On Gözlü Köprü’de bahar kahvaltısı…
Kahvaltı mönüsünde perde ciğeri de yer alıyor. Bu yemekte ciğere lezzet katmak için farklı baharatların yanı sıra gömlek iç zarı kullanılarak yağ oranının artırılması sağlanıyor.
Dicle üzerindeki On Gözlü Köprü’ye, bayram akşamı ezandan sonra Mardin Kapı’dan çıkılarak gidilirmiş. Kadınlar, genç kızlar köprünün tam ortasına geldiklerinde yüzlerini kıbleye dönerek hocalara yazdırdıkları muskaları nehre atarlarmış. Dilekçeleri suya düşenlerin dileklerinin yerine geleceğine inanılırmış.

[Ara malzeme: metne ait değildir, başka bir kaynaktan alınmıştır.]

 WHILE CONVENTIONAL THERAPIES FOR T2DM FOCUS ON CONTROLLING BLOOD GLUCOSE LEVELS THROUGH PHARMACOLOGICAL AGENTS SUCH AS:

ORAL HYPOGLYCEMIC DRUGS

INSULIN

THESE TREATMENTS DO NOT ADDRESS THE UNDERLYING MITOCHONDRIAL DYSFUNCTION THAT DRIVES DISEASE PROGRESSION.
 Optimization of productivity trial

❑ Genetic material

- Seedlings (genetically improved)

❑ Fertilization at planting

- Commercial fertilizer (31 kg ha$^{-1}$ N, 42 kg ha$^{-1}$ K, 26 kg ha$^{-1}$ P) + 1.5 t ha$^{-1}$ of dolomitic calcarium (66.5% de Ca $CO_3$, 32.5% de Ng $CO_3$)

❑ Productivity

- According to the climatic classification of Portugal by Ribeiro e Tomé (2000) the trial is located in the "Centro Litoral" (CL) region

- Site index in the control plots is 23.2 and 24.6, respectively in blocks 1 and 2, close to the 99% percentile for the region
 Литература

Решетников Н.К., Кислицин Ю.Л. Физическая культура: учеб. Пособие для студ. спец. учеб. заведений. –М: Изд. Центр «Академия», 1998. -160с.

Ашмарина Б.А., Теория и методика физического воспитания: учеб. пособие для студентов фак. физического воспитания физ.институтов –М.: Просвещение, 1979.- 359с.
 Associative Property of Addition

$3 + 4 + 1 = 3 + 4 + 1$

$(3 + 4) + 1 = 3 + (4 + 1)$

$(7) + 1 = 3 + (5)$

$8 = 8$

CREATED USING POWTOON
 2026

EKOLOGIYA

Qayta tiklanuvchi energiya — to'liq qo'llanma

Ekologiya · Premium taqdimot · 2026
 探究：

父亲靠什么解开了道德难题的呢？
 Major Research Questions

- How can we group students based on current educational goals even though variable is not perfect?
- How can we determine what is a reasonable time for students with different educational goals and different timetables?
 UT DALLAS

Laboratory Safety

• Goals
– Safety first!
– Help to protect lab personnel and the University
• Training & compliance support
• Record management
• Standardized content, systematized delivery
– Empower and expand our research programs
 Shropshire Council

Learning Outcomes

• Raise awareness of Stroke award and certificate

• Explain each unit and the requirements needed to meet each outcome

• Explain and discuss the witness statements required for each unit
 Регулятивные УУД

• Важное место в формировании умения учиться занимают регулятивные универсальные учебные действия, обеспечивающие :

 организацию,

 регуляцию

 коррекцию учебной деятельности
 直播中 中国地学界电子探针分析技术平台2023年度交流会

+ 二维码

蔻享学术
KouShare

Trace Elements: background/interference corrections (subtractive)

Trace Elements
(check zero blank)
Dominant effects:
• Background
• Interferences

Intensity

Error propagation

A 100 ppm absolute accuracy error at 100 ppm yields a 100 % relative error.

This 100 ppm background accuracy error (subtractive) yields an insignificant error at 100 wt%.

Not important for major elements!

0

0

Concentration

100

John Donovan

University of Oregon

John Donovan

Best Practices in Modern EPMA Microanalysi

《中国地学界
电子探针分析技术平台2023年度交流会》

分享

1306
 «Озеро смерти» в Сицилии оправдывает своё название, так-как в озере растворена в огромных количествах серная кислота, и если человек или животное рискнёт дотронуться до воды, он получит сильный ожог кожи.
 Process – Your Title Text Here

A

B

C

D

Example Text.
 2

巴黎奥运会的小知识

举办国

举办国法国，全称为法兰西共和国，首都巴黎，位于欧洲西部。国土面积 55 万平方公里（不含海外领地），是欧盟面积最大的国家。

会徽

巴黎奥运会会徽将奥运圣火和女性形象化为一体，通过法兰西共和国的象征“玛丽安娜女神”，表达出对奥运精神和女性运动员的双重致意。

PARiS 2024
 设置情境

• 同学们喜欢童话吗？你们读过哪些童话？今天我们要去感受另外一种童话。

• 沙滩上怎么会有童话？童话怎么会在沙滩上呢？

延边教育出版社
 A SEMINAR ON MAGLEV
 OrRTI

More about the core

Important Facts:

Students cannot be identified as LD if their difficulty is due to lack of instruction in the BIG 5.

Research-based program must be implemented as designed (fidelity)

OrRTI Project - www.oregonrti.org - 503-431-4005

Nehrin kenarına kurulmuş masalara yerleşiyoruz… Mart, güneşli bir sabah ile baharın yaklaştığını, iyi bir gün olacağını vaat ediyor. Kahvaltımızda şunlar var: Perde ciğeri. Ekmek çeşitleri: Diyarbakır çöreği, Diyarbakır ekmeği, bulgur ekmeği, ince lavaş ekmeği. Peynir çeşitleri: Tel peynir, otlu peynir, dil peyniri, örgü peyniri, çökelek. Zeytin çeşitleri: Derik zeytini soslu, Derik zeytini sade, ayva reçeli, murtıga. Pekmez çeşitleri: Boğazkere üzümümden yapılan pekmez. Tereyağı, kaymaklı koyun ve inek yoğurdu, bal, ceviz, Bismil domatesi, yeşillikler, et ve kıkırdak kavurması.
Burada perde ciğerinden ya da perdeli ciğer kebabından söz etmek isterim. Ciğere lezzet katmak için farklı baharatların yanı sıra gömlek iç zarı kullanılarak yağ oranının artırılması sağlanıyor. Konuk masasına götürülen Diyarbakır perdeli ciğer kebabı, onun gözü önünde bir bıçak yardımıyla pişmiş olan karın iç yağının kesilmesi ile servis ediliyor.